## 問題
下の資料から、「wooden」という文字列を含む行だけを抜き出して、そのまま書き写してください。大文字と小文字は区別します。
──────── 処理する資料 ────────
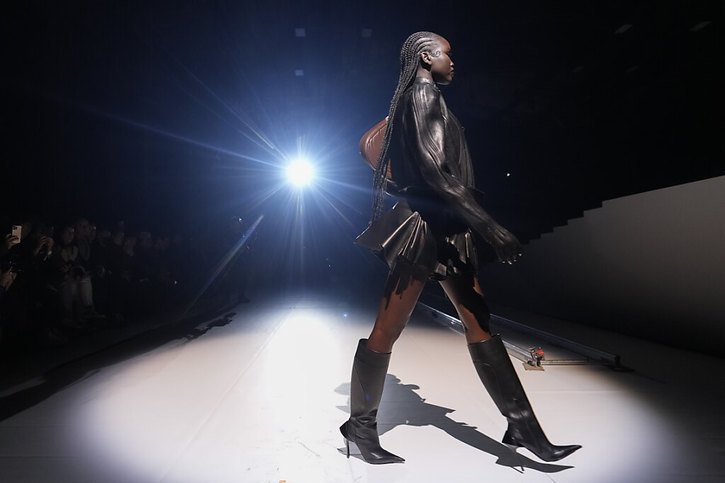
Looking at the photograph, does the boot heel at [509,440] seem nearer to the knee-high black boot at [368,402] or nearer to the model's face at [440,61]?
────────
──────── 処理する資料 ────────
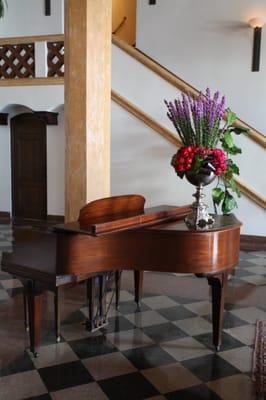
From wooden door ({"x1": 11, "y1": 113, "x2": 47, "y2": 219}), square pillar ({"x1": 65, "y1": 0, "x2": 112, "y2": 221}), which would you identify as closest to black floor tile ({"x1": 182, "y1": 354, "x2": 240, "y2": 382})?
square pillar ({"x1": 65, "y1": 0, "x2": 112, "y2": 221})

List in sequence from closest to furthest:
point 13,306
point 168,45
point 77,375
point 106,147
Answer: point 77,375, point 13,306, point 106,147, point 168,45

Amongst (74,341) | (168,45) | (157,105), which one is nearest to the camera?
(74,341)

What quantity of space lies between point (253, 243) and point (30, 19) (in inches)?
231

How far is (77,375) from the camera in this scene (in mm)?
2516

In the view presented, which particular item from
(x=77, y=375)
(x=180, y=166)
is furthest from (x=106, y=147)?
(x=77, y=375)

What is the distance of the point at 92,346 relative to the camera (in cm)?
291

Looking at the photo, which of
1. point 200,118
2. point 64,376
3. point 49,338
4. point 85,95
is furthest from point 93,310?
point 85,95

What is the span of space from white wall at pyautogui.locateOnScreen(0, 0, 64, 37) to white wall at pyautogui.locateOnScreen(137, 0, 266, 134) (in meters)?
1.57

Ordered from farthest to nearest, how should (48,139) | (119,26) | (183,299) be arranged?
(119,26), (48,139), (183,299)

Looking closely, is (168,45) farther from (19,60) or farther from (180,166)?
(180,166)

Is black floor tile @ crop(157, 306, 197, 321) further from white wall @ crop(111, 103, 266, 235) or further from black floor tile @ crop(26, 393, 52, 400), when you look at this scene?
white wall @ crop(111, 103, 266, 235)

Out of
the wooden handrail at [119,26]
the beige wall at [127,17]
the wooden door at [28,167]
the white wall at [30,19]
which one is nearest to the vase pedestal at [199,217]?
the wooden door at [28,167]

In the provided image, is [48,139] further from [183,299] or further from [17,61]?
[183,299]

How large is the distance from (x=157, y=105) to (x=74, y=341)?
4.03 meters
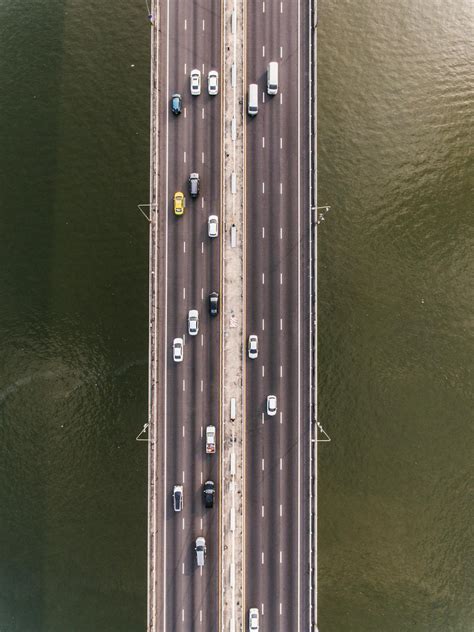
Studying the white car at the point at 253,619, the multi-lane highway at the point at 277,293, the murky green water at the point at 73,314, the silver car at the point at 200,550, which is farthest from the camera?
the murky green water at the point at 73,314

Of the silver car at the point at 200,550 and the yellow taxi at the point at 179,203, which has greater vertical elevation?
────────
## 正解
From wooden door ({"x1": 11, "y1": 113, "x2": 47, "y2": 219}), square pillar ({"x1": 65, "y1": 0, "x2": 112, "y2": 221}), which would you identify as closest to black floor tile ({"x1": 182, "y1": 354, "x2": 240, "y2": 382})?
the wooden handrail at [119,26]
the wooden door at [28,167]
the wooden door at [28,167]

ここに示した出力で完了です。